Unknown Thalassemia until in 30's!? w/ Bloodwork

Hello all

Im so glad I found this forum as my life is finally making sense. First Ive listed my CBC to even see if anyone confirms my Dr. that this is Thal. My Doc is honestly a genius to catch this in my mid 30's. It seems this going undiagnosed has literally guided my entire life. Is this consistent with Thal Minor or Immediate? im pretty sure its minor but have wait until my next blood work

RBC 6.51
Hemoglobin 15.7
Hemocrit 47.7
MCV 73
MCH 24.1
MCHC 32.9
RDW 16.8


All my Iron was normal and vitamins etc. Im due to get another CBC because this was done over a year ago.
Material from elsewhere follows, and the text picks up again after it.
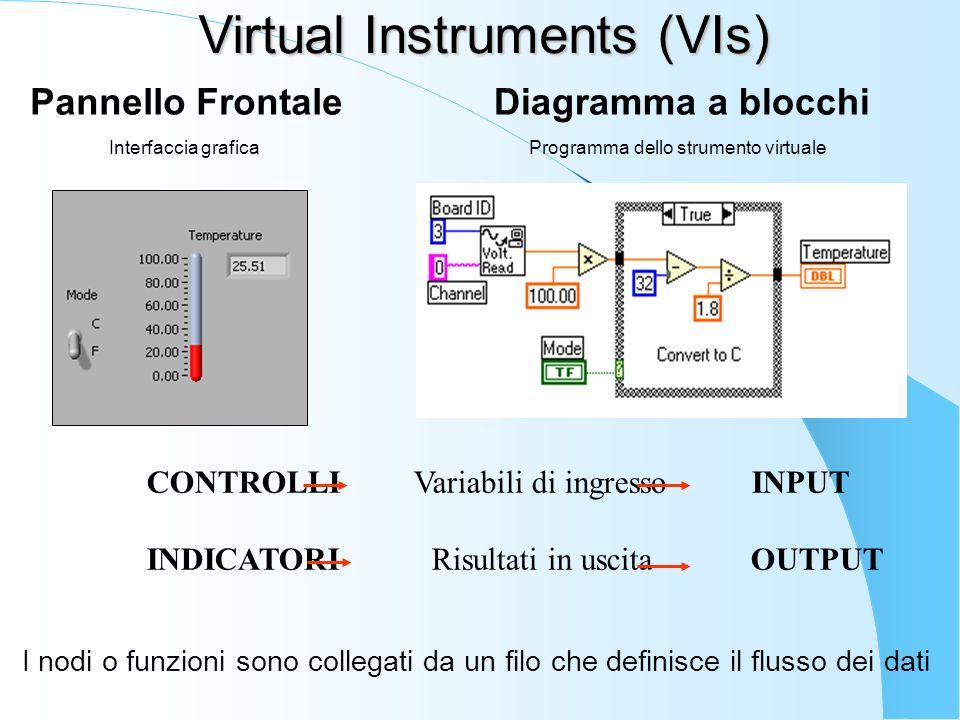 Virtual Instruments (VIs) Pannello Frontale Interfaccia grafica Diagramma a blocchi Programma dello strumento virtuale CONTROLLI Variabili di ingresso INPUT INDICATORI Risultati in uscita OUTPUT I nodi o funzioni sono collegati da un filo che definisce il flusso dei dati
Your RBC is quite high, which is an indicator of thal minor. Your MCV and MCH are low, which also indicates possible thal minor. Your Hb is quite high and that would not indicate a typical thal minor, but putting it altogether, it may very likely be a more benign thalassemia trait, that does cause overactive bone marrow, but is not causing anemia. If this is the case, even with a normal hemoglobin level, you may experience some of the effects of the overactive bone marrow (the high RBC confirms the bone marrow is overactive). A hemoglobin electrophoresis test might tell you if you carry thal minor, but if it is one of the more mild traits, that may not show in the electrophoresis. You should have the electrophoresis test done and if that shows nothing, a DNA test may be needed to confirm. The only reason to do this would be to learn if you do carry any type of thalassemia, so that you would know that any partner should be tested for thal before deciding to have children.

Dear Andy,

I'm a thal minor diagnosed in my twenties (I'm 39 now). It caught my attention that you mentioned about overactive bone marrow as I like AirJordan have RBC above 6 on my CBCs.
Could you please elaborate on the overactive bone marrow and what can I expect as a thal minor?

Cheers,
Mart

Hi Slade,

Bone marrow is overactive in thals, because they produce many defective red blood cells, RBCs, and those are filtered out, mostly by the spleen (this is the cause of enlarged spleens in thals). In response to producing defective RBCs, the body works harder to produce more RBCs, trying to provide enough good RBCs to carry hemoglobin and its oxygen throughout the body. Many patients will still have anemia, as the body cannot produce enough hemoglobin to fill the body's needs, regardless of how many RBCs it tries to pump out. One other observation I have made is that minors who have normal Hb levels almost always have RBC levels that are quite high, indicating that the added bone marrow activity is sufficient to raise the Hb to normal. However, these patients still report health issues and this is the result of all the defective red blood cells breaking down, along with the imbalance of alpha to beta globin, which basically wreaks havoc on the body. The creation of free radicals and oxidation caused by this process should be addressed with a diet and supplements high in antioxidants.
The problems of thalassemia are a combination of not enough hemoglobin and the problems that the unmatched globin chains cause. This second part is understood by very few doctors.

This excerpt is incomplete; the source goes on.